Has that started recruiting yet?
Dr. Roberto Pili: It hasn’t started yet. The protocol is under development and we are hoping to open this study this year.
So, if someone is watching this and they want to know more about it or get involved, there is another study starting. Will the same sites be available?
Dr. Roberto Pili: Actually, there will be more sites involved.
So for people around the country, chances are there will be a place near them?
Dr. Roberto Pili: Absolutely.
And where should they find more information about this?
Dr. Roberto Pili: When the study is activated, it will be registered in the National Cancer Institute website at clinicaltrials.gov. Once the study is open to a pool, the patients can find it and get information about the closest site available to them.
How do we refer to this drug, TASQ?
Dr. Roberto Pili: Yes, TASQ.
Is that a generic name?
Dr. Roberto Pili: Yes.
If this is the final phase of the study, what’s the time line for this drug to be available on the market? Would you say 5 years if it continues to show efficacy?
Dr. Roberto Pili: I believe the phase 3 study will be implemented next year and the study will likely last for a couple of years so, probably, if it’s going to be confirmed as a potential new agent for prostate cancer, we might be able to see the approval of this compound within the next five years.
So, any last thoughts? How promising do you think this is?
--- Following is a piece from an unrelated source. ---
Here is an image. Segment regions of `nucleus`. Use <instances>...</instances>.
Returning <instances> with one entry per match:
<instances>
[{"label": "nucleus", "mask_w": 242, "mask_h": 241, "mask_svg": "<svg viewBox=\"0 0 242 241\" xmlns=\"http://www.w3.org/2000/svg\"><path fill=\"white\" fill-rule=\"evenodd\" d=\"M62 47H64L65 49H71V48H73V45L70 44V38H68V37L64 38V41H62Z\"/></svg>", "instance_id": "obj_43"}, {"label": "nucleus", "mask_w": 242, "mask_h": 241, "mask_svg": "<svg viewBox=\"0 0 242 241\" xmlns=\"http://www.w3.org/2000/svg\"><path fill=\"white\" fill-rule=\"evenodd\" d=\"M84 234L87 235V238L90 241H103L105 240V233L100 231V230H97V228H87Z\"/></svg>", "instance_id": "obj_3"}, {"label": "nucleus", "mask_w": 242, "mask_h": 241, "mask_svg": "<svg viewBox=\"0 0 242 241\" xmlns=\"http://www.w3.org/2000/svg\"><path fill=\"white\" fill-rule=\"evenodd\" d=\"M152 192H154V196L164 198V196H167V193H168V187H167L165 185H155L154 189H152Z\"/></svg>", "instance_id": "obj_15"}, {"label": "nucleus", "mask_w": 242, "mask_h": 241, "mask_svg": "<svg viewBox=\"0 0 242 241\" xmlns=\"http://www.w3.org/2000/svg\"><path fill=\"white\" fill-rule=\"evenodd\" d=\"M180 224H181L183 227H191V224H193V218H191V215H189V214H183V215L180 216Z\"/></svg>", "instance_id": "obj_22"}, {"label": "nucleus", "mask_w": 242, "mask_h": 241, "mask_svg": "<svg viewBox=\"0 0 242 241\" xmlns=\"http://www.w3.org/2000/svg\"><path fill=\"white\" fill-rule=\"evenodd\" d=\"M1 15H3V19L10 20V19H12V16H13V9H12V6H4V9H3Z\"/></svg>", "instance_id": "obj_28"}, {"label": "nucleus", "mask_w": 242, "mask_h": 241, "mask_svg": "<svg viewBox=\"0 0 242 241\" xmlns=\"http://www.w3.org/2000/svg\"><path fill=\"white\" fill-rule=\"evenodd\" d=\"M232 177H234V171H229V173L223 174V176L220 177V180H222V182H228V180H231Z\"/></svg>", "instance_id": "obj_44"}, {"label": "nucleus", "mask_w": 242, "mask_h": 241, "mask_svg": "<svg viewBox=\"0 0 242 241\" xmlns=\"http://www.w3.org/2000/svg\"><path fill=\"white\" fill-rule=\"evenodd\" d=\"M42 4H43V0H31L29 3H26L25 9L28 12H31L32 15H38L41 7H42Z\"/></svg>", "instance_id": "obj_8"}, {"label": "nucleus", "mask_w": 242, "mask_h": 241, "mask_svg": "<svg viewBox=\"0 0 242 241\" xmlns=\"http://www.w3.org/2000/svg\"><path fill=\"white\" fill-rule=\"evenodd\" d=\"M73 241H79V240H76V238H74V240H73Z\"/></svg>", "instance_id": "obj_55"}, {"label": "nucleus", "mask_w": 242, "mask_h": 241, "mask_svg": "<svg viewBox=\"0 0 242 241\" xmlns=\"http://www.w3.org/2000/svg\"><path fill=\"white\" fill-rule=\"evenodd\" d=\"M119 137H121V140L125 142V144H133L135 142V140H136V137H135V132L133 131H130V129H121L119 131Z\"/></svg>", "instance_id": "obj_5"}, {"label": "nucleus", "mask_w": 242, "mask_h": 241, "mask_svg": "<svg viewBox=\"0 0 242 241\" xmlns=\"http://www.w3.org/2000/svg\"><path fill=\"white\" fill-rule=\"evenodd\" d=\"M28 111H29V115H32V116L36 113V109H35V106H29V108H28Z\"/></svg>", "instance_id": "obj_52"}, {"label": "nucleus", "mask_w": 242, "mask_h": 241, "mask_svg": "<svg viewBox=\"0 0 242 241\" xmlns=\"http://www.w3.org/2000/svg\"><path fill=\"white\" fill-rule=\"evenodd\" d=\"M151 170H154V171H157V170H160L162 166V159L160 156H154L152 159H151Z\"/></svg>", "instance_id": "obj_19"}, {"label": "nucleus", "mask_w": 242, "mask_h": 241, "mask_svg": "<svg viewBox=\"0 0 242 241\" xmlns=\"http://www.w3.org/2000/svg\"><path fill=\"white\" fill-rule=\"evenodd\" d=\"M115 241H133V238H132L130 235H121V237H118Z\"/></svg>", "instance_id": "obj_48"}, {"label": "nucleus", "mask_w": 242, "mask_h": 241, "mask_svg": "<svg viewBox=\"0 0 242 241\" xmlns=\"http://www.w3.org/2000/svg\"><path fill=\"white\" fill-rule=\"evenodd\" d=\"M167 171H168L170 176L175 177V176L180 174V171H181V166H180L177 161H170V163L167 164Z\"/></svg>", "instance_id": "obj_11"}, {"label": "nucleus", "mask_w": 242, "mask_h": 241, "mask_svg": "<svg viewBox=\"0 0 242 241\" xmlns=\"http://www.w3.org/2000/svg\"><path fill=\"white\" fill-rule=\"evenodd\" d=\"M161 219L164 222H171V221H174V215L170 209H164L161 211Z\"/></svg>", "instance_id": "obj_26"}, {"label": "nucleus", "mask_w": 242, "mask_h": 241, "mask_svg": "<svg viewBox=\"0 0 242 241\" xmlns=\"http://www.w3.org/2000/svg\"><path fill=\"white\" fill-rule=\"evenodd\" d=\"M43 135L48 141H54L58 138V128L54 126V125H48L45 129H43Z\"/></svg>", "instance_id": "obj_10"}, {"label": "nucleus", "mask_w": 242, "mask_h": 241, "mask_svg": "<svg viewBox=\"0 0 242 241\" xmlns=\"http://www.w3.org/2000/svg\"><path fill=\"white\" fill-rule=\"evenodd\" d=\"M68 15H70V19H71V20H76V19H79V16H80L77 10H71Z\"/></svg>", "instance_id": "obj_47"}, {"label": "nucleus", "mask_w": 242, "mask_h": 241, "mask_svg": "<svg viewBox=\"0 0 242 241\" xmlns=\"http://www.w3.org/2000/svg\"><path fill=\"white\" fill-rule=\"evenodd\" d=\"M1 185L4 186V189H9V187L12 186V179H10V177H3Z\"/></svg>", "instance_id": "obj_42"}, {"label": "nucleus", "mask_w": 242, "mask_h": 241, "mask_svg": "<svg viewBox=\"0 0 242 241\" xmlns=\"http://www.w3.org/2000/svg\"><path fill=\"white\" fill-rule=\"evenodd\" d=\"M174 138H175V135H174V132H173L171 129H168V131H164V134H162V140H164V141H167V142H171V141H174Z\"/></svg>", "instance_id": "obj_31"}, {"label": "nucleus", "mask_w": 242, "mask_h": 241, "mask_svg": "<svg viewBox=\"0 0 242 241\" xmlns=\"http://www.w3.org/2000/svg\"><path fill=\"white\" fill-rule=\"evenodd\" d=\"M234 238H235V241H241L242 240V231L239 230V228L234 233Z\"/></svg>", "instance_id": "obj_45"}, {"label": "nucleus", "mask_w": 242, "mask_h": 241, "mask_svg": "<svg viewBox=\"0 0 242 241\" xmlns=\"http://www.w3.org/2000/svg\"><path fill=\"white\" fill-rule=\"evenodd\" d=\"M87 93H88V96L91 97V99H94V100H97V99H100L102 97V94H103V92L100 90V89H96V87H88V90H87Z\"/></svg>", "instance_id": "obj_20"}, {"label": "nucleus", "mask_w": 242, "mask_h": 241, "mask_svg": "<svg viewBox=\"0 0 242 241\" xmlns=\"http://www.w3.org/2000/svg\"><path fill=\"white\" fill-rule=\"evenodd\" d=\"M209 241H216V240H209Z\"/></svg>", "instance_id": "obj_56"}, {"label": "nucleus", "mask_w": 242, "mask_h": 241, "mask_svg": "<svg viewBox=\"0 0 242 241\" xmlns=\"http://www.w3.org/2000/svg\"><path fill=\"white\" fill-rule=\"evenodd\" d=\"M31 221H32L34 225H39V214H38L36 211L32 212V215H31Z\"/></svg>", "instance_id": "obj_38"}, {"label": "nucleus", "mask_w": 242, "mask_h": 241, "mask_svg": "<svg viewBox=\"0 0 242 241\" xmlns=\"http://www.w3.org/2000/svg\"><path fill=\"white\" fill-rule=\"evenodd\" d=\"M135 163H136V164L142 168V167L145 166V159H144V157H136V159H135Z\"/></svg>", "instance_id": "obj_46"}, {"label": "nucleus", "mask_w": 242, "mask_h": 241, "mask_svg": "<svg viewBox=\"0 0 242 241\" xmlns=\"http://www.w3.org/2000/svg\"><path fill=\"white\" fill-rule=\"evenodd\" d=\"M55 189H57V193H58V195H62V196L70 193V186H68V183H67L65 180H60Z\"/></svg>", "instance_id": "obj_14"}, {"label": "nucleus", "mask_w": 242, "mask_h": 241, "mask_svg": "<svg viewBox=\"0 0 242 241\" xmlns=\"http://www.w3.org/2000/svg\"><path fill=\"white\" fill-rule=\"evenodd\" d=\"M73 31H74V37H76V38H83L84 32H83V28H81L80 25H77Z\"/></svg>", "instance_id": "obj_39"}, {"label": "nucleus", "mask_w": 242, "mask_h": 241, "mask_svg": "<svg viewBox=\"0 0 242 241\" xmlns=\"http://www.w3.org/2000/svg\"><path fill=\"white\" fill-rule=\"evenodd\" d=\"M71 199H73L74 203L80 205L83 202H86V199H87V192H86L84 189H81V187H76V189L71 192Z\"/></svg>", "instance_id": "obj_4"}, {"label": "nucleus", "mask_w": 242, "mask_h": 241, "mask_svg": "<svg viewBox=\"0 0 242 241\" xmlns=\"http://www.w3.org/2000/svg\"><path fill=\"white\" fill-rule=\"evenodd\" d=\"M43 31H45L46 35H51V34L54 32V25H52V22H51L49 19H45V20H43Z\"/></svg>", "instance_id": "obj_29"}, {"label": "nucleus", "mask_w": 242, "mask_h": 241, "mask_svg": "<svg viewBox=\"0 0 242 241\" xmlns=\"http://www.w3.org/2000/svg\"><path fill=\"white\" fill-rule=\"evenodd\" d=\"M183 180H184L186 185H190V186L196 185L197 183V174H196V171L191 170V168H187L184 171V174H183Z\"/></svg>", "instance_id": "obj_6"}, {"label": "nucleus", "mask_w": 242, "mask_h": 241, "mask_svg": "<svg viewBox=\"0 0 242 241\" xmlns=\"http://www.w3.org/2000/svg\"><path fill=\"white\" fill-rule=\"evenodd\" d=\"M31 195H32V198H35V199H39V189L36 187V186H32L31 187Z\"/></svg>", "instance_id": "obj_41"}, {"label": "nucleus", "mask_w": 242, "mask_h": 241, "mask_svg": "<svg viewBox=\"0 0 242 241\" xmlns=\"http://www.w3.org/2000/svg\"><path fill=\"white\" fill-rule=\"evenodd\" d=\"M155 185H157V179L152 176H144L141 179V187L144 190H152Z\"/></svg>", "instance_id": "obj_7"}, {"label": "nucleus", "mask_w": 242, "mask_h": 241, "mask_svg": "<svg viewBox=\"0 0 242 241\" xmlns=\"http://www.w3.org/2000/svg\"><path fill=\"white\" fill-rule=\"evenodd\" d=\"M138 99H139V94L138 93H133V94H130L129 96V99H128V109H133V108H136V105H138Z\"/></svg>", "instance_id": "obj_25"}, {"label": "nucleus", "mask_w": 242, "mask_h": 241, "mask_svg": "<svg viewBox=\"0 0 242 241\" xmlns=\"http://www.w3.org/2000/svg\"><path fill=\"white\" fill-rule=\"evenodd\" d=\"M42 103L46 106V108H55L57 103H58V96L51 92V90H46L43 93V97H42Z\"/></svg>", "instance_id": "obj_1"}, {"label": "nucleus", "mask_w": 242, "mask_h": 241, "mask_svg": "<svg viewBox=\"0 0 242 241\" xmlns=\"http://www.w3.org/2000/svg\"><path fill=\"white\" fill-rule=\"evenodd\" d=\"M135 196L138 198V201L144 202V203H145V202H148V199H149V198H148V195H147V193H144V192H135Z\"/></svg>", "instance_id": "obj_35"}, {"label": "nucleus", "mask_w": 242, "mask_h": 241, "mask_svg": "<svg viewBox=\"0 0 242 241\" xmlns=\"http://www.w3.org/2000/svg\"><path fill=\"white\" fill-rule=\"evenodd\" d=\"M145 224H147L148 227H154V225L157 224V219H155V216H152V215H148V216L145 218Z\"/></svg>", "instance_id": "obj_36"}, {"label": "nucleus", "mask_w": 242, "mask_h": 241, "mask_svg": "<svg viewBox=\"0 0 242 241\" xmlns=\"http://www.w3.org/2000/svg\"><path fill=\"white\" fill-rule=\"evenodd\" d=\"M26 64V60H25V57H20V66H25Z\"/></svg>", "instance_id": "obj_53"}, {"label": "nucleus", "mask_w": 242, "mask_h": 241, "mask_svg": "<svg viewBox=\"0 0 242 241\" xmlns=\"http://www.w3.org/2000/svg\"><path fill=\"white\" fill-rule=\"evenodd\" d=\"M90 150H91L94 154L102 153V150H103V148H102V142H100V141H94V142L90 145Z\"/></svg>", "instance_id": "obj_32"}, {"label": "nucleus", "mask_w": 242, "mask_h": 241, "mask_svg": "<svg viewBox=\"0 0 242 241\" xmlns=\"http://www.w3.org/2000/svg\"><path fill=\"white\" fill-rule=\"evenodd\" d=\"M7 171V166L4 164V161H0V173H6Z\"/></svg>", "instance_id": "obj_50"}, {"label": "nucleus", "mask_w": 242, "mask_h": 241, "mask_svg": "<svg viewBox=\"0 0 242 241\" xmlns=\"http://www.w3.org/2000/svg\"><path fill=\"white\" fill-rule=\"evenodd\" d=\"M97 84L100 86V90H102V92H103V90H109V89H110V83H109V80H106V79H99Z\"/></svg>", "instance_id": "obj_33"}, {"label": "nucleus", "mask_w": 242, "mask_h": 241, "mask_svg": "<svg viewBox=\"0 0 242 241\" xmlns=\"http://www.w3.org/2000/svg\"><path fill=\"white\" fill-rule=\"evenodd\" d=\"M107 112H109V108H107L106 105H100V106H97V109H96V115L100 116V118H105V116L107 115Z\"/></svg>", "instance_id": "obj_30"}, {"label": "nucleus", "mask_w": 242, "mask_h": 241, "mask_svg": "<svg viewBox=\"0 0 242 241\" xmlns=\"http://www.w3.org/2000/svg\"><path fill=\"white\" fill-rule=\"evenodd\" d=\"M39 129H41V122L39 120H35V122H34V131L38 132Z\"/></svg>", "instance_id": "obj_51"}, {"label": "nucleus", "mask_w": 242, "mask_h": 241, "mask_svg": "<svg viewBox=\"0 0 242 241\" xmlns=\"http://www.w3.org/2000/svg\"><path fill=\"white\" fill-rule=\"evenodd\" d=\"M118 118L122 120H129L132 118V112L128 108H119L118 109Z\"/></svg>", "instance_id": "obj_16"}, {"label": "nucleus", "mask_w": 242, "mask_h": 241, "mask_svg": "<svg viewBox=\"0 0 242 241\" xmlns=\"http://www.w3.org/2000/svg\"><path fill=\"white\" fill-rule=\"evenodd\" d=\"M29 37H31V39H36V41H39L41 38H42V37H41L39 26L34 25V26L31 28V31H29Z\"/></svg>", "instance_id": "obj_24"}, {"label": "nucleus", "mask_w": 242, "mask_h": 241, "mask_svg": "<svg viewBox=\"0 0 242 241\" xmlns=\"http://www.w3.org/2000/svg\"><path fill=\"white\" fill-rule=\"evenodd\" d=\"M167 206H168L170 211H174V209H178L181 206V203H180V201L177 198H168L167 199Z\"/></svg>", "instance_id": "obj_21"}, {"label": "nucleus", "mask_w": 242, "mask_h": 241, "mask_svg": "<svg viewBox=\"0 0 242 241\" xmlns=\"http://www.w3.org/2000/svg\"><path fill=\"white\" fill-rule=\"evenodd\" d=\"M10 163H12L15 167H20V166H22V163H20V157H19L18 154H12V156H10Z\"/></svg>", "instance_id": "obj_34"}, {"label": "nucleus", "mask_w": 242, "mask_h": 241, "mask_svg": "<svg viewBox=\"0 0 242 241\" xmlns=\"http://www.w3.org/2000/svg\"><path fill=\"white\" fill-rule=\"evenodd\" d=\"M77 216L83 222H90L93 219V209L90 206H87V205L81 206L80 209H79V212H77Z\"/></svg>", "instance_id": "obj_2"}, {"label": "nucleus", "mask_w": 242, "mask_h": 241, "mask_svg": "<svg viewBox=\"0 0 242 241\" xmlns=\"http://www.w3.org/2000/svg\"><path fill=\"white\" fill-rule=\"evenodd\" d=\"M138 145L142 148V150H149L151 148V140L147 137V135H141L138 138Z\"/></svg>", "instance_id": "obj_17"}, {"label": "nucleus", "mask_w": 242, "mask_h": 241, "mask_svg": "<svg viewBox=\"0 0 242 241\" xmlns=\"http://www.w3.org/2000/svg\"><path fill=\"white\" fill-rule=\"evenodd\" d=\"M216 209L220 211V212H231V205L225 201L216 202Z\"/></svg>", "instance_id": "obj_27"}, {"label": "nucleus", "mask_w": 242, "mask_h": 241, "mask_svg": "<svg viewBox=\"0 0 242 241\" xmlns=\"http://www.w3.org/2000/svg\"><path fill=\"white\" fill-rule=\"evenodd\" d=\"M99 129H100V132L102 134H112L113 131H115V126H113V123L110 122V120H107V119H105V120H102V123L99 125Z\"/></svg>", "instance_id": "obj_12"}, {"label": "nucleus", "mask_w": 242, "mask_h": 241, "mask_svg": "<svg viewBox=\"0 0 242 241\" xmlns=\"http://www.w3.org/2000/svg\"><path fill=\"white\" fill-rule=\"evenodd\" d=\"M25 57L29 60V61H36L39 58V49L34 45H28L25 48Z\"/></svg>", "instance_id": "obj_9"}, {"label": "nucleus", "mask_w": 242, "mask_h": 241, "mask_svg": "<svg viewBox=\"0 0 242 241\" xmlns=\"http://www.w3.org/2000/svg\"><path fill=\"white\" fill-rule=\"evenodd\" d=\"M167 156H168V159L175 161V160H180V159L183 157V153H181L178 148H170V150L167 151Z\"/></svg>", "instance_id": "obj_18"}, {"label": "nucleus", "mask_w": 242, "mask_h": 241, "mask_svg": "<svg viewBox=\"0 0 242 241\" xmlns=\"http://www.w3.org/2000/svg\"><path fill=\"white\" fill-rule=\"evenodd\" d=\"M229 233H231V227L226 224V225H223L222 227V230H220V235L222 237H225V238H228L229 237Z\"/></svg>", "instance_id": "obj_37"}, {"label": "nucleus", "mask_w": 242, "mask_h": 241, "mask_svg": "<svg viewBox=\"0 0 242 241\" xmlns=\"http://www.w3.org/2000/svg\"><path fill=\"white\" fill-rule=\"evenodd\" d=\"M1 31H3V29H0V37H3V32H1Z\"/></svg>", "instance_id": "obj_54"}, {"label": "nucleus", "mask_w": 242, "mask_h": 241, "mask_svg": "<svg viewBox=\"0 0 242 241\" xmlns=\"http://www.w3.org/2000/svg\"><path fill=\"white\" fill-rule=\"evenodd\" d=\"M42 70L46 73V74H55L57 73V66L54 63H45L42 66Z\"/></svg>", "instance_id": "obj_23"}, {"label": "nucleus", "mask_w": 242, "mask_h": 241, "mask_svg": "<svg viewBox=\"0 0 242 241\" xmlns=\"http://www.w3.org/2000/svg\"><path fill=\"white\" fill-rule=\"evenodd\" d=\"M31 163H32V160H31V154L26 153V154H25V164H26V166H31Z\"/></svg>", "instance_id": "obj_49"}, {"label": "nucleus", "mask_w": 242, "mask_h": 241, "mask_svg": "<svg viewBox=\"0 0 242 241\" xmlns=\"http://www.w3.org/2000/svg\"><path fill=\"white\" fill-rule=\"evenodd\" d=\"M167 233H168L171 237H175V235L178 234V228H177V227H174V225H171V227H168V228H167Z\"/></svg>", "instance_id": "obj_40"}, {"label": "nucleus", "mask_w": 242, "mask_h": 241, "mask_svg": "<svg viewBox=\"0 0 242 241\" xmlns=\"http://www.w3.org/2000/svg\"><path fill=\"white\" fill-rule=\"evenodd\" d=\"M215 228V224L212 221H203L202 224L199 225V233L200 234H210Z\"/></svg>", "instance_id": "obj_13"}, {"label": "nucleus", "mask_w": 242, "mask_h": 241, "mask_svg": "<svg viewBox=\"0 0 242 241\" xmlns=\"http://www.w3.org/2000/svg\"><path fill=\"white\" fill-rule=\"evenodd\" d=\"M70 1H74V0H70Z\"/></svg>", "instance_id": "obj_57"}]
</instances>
Dr. Roberto Pili: Looking at the results of this study and looking at also the toxicity profile of this compound, I would define this new agent as quite promising. The treatment for prostate cancer when it has recurred is really evolving dramatically over the past few years. We used to have just normal therapy. We had only one chemotherapy approved, and now we have a second agent in chemotherapy. We have a vaccine type of an approach that has been approved recently. We have a new agent that can still affect the hormone production. And so the treatment options for a patient with advanced prostate cancer are really improving, and this agent may find a very special place, in particular, in patients who have disease that is resistant to hormone therapy, advanced metastatic, but with minimal symptoms. So, for patients who do not have a lot of symptoms with prostate cancer and are probably not willing or ready to undergo chemotherapy, this agent may indeed delay the time when the patient needs, eventually, be treated with cytotoxic agents.
And that will probably mean a lot for patients. What could it do for patients?
Dr. Roberto Pili: Again, we believe this new agent can potentially delay the time of progression of the disease. Hopefully, it will help the patient live longer and have a better quality of life. We need to always be attentive that any intervention we do on our patient is not a major burden for them. But there is new hope for the treatment of prostate cancer.